What to work on:
Retype the data below in full, keeping every character as it is.
Task data: Begin
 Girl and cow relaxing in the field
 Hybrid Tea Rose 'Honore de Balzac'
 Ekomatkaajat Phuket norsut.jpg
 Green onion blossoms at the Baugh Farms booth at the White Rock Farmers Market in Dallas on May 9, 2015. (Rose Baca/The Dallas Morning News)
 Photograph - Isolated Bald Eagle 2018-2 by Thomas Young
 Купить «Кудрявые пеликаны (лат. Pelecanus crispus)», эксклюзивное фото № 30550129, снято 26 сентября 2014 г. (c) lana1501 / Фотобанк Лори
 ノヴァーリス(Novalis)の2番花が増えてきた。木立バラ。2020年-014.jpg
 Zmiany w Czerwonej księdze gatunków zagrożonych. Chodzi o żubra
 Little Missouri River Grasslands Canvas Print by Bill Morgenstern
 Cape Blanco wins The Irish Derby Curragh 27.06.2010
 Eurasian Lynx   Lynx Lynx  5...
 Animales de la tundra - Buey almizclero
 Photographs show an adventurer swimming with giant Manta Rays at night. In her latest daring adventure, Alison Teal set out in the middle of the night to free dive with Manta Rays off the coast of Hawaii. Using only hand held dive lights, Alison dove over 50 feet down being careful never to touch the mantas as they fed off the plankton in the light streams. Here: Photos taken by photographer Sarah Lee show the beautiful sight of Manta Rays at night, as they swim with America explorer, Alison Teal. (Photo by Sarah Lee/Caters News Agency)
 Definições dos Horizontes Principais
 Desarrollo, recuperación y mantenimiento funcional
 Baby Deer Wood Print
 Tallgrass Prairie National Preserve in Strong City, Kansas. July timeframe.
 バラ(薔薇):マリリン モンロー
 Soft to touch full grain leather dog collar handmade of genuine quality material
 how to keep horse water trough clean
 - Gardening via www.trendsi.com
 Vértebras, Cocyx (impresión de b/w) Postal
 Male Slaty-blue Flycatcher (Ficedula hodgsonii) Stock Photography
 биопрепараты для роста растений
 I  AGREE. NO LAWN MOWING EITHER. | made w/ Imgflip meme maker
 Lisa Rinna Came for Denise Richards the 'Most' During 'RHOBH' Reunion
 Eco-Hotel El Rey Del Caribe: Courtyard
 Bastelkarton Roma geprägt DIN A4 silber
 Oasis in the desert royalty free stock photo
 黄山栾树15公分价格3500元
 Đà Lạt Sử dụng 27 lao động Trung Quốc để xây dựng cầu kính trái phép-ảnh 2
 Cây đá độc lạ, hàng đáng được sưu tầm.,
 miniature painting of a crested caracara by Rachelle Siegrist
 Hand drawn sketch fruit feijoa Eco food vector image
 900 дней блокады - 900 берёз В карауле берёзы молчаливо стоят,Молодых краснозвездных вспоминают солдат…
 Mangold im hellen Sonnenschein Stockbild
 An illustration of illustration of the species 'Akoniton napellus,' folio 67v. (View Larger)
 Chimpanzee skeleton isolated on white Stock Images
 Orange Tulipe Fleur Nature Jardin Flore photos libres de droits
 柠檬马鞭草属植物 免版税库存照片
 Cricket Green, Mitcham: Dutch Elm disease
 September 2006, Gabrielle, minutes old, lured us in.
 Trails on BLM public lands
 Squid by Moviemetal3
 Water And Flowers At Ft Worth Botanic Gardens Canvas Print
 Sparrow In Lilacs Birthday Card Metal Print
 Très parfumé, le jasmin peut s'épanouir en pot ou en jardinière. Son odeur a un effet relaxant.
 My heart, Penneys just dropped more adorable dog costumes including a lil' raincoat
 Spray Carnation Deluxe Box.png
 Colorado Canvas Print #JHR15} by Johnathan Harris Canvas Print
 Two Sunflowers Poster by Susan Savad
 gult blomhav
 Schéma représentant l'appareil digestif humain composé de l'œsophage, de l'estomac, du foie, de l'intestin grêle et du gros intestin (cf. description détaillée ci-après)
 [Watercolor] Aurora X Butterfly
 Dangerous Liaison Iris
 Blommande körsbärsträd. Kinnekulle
Task data: End
Solution:
 Girl and cow relaxing in the field
 Hybrid Tea Rose 'Honore de Balzac'
 Ekomatkaajat Phuket norsut.jpg
 Green onion blossoms at the Baugh Farms booth at the White Rock Farmers Market in Dallas on May 9, 2015. (Rose Baca/The Dallas Morning News)
 Photograph - Isolated Bald Eagle 2018-2 by Thomas Young
 Купить «Кудрявые пеликаны (лат. Pelecanus crispus)», эксклюзивное фото № 30550129, снято 26 сентября 2014 г. (c) lana1501 / Фотобанк Лори
 ノヴァーリス(Novalis)の2番花が増えてきた。木立バラ。2020年-014.jpg
 Zmiany w Czerwonej księdze gatunków zagrożonych. Chodzi o żubra
 Little Missouri River Grasslands Canvas Print by Bill Morgenstern
 Cape Blanco wins The Irish Derby Curragh 27.06.2010
 Eurasian Lynx   Lynx Lynx  5...
 Animales de la tundra - Buey almizclero
 Photographs show an adventurer swimming with giant Manta Rays at night. In her latest daring adventure, Alison Teal set out in the middle of the night to free dive with Manta Rays off the coast of Hawaii. Using only hand held dive lights, Alison dove over 50 feet down being careful never to touch the mantas as they fed off the plankton in the light streams. Here: Photos taken by photographer Sarah Lee show the beautiful sight of Manta Rays at night, as they swim with America explorer, Alison Teal. (Photo by Sarah Lee/Caters News Agency)
 Definições dos Horizontes Principais
 Desarrollo, recuperación y mantenimiento funcional
 Baby Deer Wood Print
 Tallgrass Prairie National Preserve in Strong City, Kansas. July timeframe.
 バラ(薔薇):マリリン モンロー
 Soft to touch full grain leather dog collar handmade of genuine quality material
 how to keep horse water trough clean
 - Gardening via www.trendsi.com
 Vértebras, Cocyx (impresión de b/w) Postal
 Male Slaty-blue Flycatcher (Ficedula hodgsonii) Stock Photography
 биопрепараты для роста растений
 I  AGREE. NO LAWN MOWING EITHER. | made w/ Imgflip meme maker
 Lisa Rinna Came for Denise Richards the 'Most' During 'RHOBH' Reunion
 Eco-Hotel El Rey Del Caribe: Courtyard
 Bastelkarton Roma geprägt DIN A4 silber
 Oasis in the desert royalty free stock photo
 黄山栾树15公分价格3500元
 Đà Lạt Sử dụng 27 lao động Trung Quốc để xây dựng cầu kính trái phép-ảnh 2
 Cây đá độc lạ, hàng đáng được sưu tầm.,
 miniature painting of a crested caracara by Rachelle Siegrist
 Hand drawn sketch fruit feijoa Eco food vector image
 900 дней блокады - 900 берёз В карауле берёзы молчаливо стоят,Молодых краснозвездных вспоминают солдат…
 Mangold im hellen Sonnenschein Stockbild
 An illustration of illustration of the species 'Akoniton napellus,' folio 67v. (View Larger)
 Chimpanzee skeleton isolated on white Stock Images
 Orange Tulipe Fleur Nature Jardin Flore photos libres de droits
 柠檬马鞭草属植物 免版税库存照片
 Cricket Green, Mitcham: Dutch Elm disease
 September 2006, Gabrielle, minutes old, lured us in.
 Trails on BLM public lands
 Squid by Moviemetal3
 Water And Flowers At Ft Worth Botanic Gardens Canvas Print
 Sparrow In Lilacs Birthday Card Metal Print
 Très parfumé, le jasmin peut s'épanouir en pot ou en jardinière. Son odeur a un effet relaxant.
 My heart, Penneys just dropped more adorable dog costumes including a lil' raincoat
 Spray Carnation Deluxe Box.png
 Colorado Canvas Print #JHR15} by Johnathan Harris Canvas Print
 Two Sunflowers Poster by Susan Savad
 gult blomhav
 Schéma représentant l'appareil digestif humain composé de l'œsophage, de l'estomac, du foie, de l'intestin grêle et du gros intestin (cf. description détaillée ci-après)
 [Watercolor] Aurora X Butterfly
 Dangerous Liaison Iris
 Blommande körsbärsträd. Kinnekulle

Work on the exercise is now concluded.